Mais cela ne leur suffit pas, et tous de répéter qu'il faut travailler plus, que les entreprises se porteraient bien mieux et seraient alors plus compétitives. Eric Hayat, le président du conseil de surveillance de Steria, ex-président de Syntec, déclare ainsi: "Je remarque que les Américains travaillent 30% de plus que nous et que le PIB par habitant est également supérieur de 30%... La loi nous interdit de travailler plus de 217 jours par an, alors que nous avions précédemment conclu un accord sur 219 jours. Il faut que cette butée de 217 jours disparaisse, ce que seul le législateur peut faire... Si on nous laisse travailler plus, nous produirons plus." Édouard Michelin va dans le même sens: "Il faut répondre à la demande de ceux qui, à telle ou telle période de leur vie, souhaitent travailler plus de 35heures et augmenter leur niveau de revenus; nous ne sommes ni fiers ni compétitifs en France, à la 59e place pour ce qui est du nombre d'heures travaillées par an. Pénaliser ainsi les productions, c'est les encourager à produire ailleurs."

Dans tous les propos patronaux, il y a toujours une bonne dose de cynisme, car évidemment aucun salarié ne souhaite travailler plus. Ceux qui ont "accepté" de le faire, l'ont fait sous la menace de licenciements ou de délocalisation. De plus, il n'est évidemment pas question pour les patrons de payer plus leurs salariés. Les travailleurs du groupe Doux, le leader de la volaille, qui vont perdre trois semaines de congés et 500 euros par an, en savent quelque chose.

Raffarin s'est fait largement l'écho de cette propagande patronale sur le thème "travaillons plus et tout ira mieux", en laissant entendre que les chômeurs ne sont que des fainéants et en offrant aux patrons un jour de travail gratuit avec la suppression d'un jour férié.

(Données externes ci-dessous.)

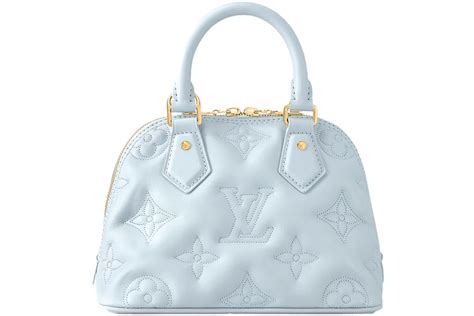 Louis Vuitton Alma Bb Quilted Blue Glacier In Calfskin Leather With Gold Tone Us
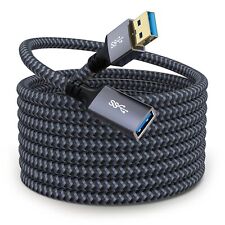USB Extension Cable 20 ft Long USB Extension Cable USB Extender Nylon Braided... picture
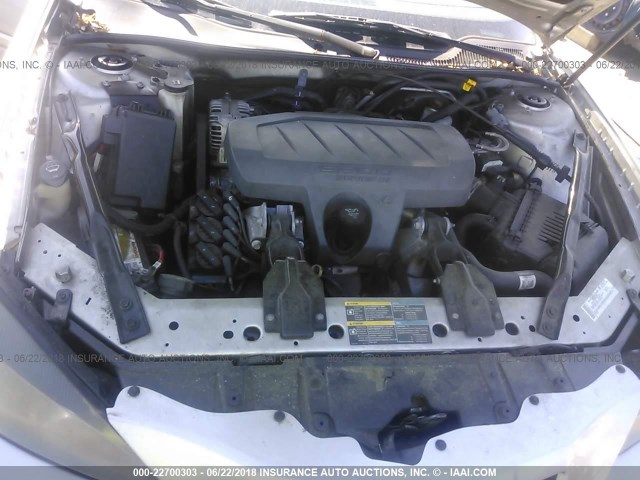 2G2WP552071191127 - 2007 PONTIAC GRAND PRIX SILVER photo 10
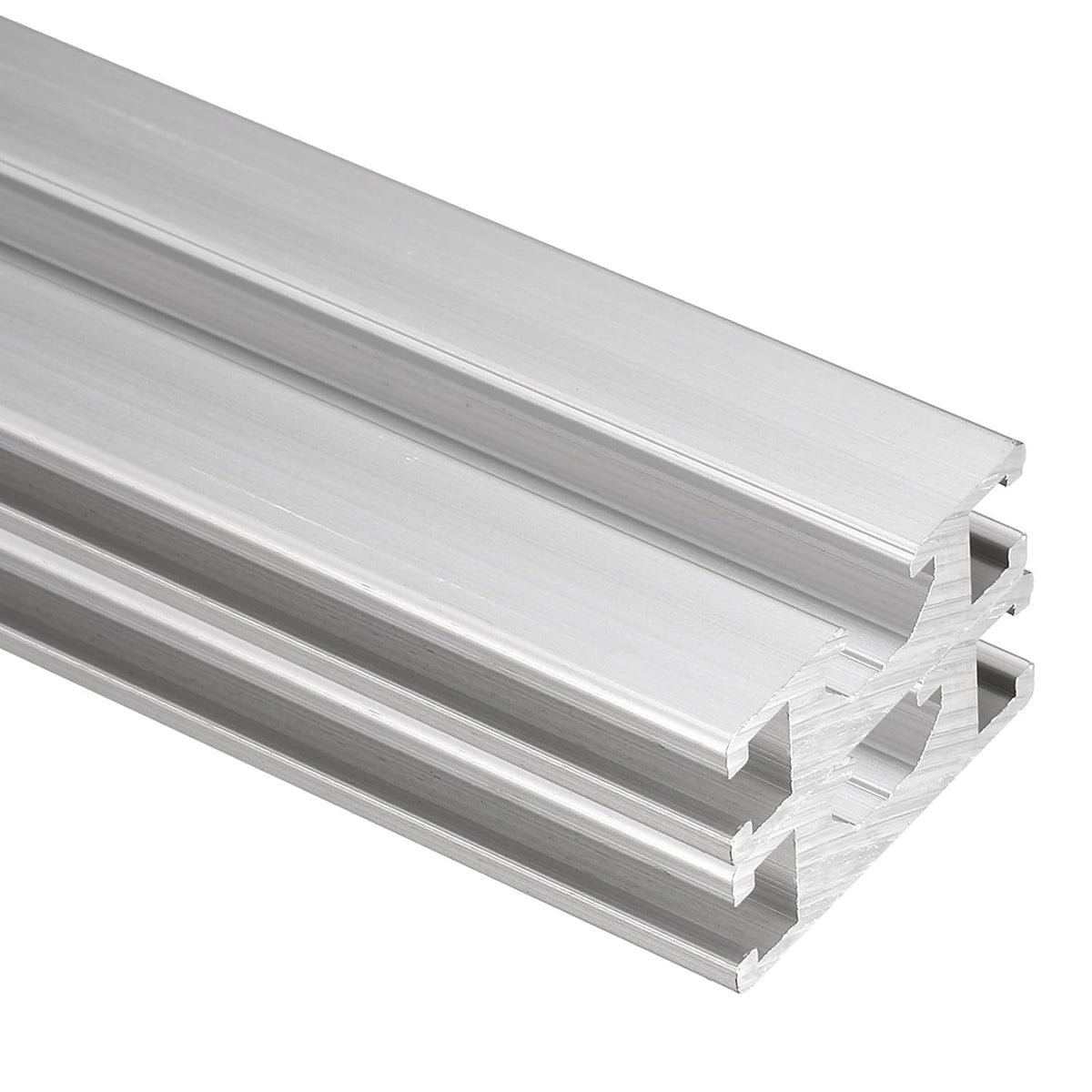 2Pcs 550mm 1030 Aluminum Extrusion Profile, European Standard Anodized Linear Rail for 3D Printer Part, CNC Machine, Linear Rail Guide, Silver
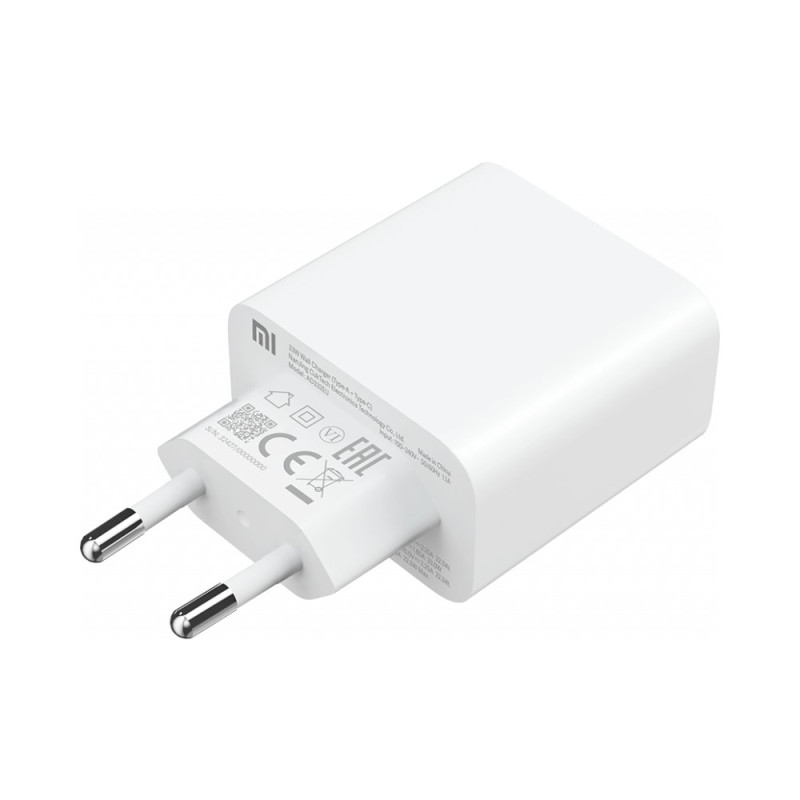 Xiaomi Travel Charger Combo USB / USB-C 33W PD greitas įkroviklis, baltas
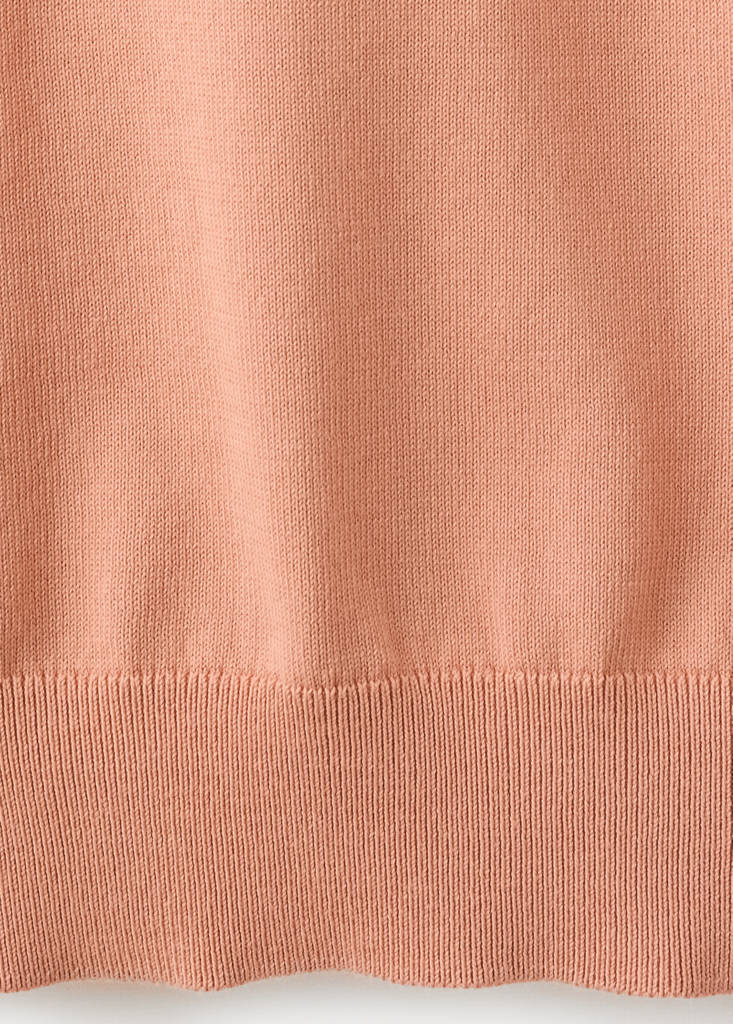 Fine jersey 100% cotton T-shirt — Salmon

Mais tout cela n'est qu'un tissu de mensonges et bien des travailleurs le savent. Car les patrons, bien sûr, ne disent pas tout: ils souhaitent qu'une partie des salariés travaillent plus en étant payés moins, de façon à pouvoir licencier l'autre partie. Ainsi, en diminuant les coûts de production, comme ils disent, ils peuvent augmenter encore leurs très confortables profits. Et les mêmes qui clament que la "France" doit se mettre au travail, licencient à tour de bras.

Alors, s'ils pensent vraiment qu'il faut travailler plus, qu'ils commencent par arrêter de licencier et de fermer des usines, qu'ils commencent donc par embaucher les chômeurs. L'économie irait alors beaucoup mieux, peut-être pas du point de vue des intérêts patronaux, mais du point de vue de la vie des hommes, ce qui est tout de même le plus important.